«Des gens savaient au sein de l'Église»: François Ozon dénonce l’omerta autour de l’abbé Pierre

«Voilà un vieux grand-père indigne», déclare François Ozon à propos de l’abbé Pierre dans les colonnes de La Tribune dimanche . À l’occasion de la sortie de son nouveau film, Quand vient l'automne , le réalisateur de Grâce à Dieu s’est exprimé sur les accusations d’abus sexuels à l’encontre de l’abbé Pierre.

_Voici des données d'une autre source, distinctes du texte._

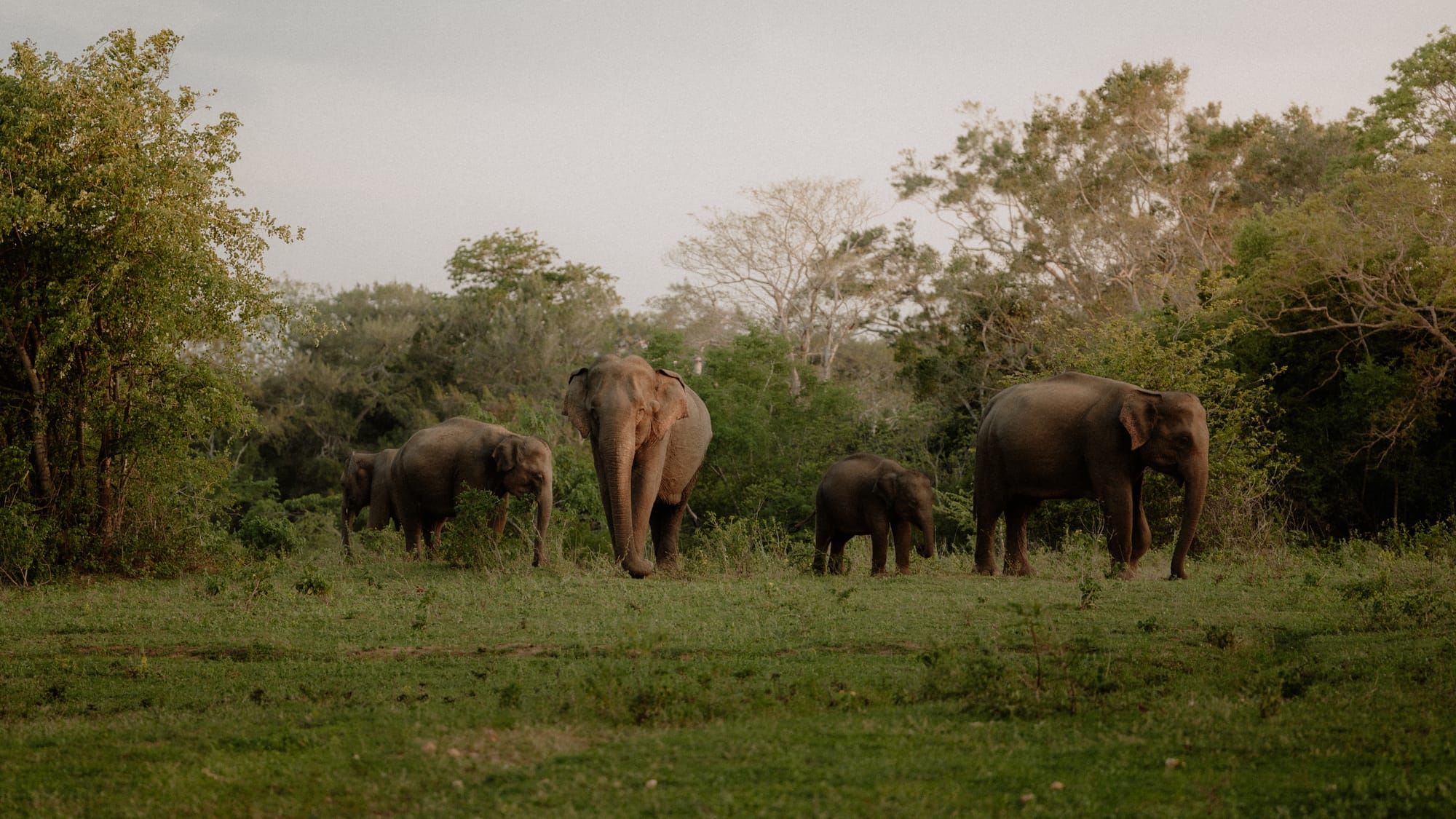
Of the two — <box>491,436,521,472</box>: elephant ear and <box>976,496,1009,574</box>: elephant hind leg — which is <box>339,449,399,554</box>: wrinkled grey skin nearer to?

«Heureusement que le pape ne l'a pas sanctifié», poursuit-il. Le réalisateur de Grâce à Dieu, un film qui retrace l'affaire Preynat, l’aumônier condamné pour avoir agressé sexuellement des enfants entre 1972 et 1991, a déclaré : «Je connais bien le monde de l'Église donc je n'ai pas été surpris par ces révélations, mais je l'ai plutôt été par le silence de tous ces gens qui savaient au sein de l'Église: même le pape était au courant.»

Accusé par une vingtaine de femmes de violences sexuelles, l'abbé Pierre, mort à 94 ans en 2007, fut pendant un demi-siècle le curé des pauvres, des sans-toits et des sans-droits, ce qui lui valut le soutien et l'admiration des Français. Mais la publication d’un rapport révélé vendredi 6 juillet accable l'homme d'église, Henri Grouès de son vrai nom. Au total, 24 femmes accusent le prêtre de violences sexuelles, entre 1950 et les années 2000. Interrogé à ce sujet le 13 septembre, le pape François a affirmé : «Je ne sais pas à partir de quand le Vatican savait parce que je n'étais pas là et qu'il ne me serait jamais venu à l'idée de lancer une recherche à ce sujet.» Et d’ajouter : «Après la mort (de l'abbé Pierre), c'est sûr mais avant, je ne sais pas.»

«La complexité de l’être humain»

Pour le réalisateur, cette affaire témoigne «de la complexité de l'être humain». «Dans sa vie, l'abbé Pierre a aussi créé des choses extrêmement positives», déclare-t-il. Avant d’ajouter: «C'est cette balance entre les deux qui est très perturbante, à laquelle s'ajoute l'hypocrisie de l'Église et de ses gens de pouvoir, qui affichent un message de paix et d'amour, mais qui ne suivent pas les préceptes qu'ils inculquent aux autres.»

Le cinéaste avait déjà dénoncé cette forme d’hypocrisie dans son film Grâce à Dieu en 2019. Quelques semaines avant sa sortie, François Ozon avait dû essuyer les attaques des avocats du père Preynat, qui ne souhaitaient pas que le film sorte en salle avant la tenue du procès, pour ne pas porter atteinte à la présomption d’innocence. Après un pourvoi en cassation, le père Preynat avait été débouté de sa demande. Le réalisateur avait été également mis en demeure par Régine Maire, ex-membre du diocèse de Lyon d'ôter son nom du film. Une demande également rejetée par la justice. 

« L'omerta ne peut plus continuer. »

François Ozon

«Je ne juge pas, je montre les faits et c'est au spectateur de se faire sa propre opinion, expliquait au Figaro  le cinéaste. L'omerta ne peut plus continuer, on a l'impression qu'il y a encore une volonté de garder le silence sur cette affaire alors qu'elle a déjà éclaté.»

Dans son nouveau film Quand vient l'automne ,  qui sort en salle mercredi 2 octobre, François Ozon explore cette fois la vieillesse. Avec deux actrices de plus de 70 ans, Josiane Balasko et Hélène Vincent, le réalisateur livre un récit ancré dans le réel et intimiste. Alors que les deux protagonistes semblent mener une vie paisible à la campagne, l’histoire va finalement virer sur fonds de secrets de famille, de fantômes et de culpabilité.